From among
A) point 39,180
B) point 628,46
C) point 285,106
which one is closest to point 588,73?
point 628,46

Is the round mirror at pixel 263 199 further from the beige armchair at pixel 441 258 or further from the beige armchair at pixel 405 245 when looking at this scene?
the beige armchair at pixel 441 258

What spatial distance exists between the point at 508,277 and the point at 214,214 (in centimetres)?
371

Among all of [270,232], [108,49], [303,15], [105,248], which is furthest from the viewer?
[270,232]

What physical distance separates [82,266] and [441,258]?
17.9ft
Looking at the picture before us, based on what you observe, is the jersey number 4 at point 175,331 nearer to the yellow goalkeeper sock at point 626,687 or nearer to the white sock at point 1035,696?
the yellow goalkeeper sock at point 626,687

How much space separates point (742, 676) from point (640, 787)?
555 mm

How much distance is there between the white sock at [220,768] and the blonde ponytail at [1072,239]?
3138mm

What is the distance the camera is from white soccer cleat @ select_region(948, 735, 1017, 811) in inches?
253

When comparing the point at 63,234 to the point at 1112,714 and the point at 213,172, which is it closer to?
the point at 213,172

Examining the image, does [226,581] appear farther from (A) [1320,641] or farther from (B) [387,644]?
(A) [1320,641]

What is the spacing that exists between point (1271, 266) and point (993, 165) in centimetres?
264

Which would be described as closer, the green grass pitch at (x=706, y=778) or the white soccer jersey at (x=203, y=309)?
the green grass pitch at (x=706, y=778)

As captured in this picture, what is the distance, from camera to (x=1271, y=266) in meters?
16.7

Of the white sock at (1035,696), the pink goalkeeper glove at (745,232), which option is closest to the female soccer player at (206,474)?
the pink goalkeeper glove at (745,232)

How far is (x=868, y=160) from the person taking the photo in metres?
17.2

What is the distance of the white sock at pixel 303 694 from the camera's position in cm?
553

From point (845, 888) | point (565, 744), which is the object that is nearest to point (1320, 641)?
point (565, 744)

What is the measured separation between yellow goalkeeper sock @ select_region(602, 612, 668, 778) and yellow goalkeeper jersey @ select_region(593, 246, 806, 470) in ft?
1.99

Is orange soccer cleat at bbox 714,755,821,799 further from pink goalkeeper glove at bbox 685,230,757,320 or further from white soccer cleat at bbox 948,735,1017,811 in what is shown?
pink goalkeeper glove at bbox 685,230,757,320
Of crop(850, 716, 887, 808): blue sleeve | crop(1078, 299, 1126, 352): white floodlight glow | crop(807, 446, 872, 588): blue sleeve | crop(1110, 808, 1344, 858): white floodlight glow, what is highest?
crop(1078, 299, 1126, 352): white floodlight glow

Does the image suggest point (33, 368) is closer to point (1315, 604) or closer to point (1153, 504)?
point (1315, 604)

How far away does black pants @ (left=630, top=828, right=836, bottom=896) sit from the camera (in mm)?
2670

Task directions: Rewrite the lines starting at the one containing "Is orange soccer" and ending at the last line, with "blue sleeve" changed to "navy sleeve" and nothing else altered.

Output of the exercise:
Is orange soccer cleat at bbox 714,755,821,799 further from pink goalkeeper glove at bbox 685,230,757,320 or further from white soccer cleat at bbox 948,735,1017,811 in what is shown?
pink goalkeeper glove at bbox 685,230,757,320
Of crop(850, 716, 887, 808): navy sleeve | crop(1078, 299, 1126, 352): white floodlight glow | crop(807, 446, 872, 588): navy sleeve | crop(1110, 808, 1344, 858): white floodlight glow, what is highest?
crop(1078, 299, 1126, 352): white floodlight glow

Does the image suggest point (33, 368) is closer to point (1315, 604) or closer to point (1153, 504)?
point (1315, 604)

How far away does black pants @ (left=630, top=828, right=836, bottom=896) sit from the camera (in mm)?
2670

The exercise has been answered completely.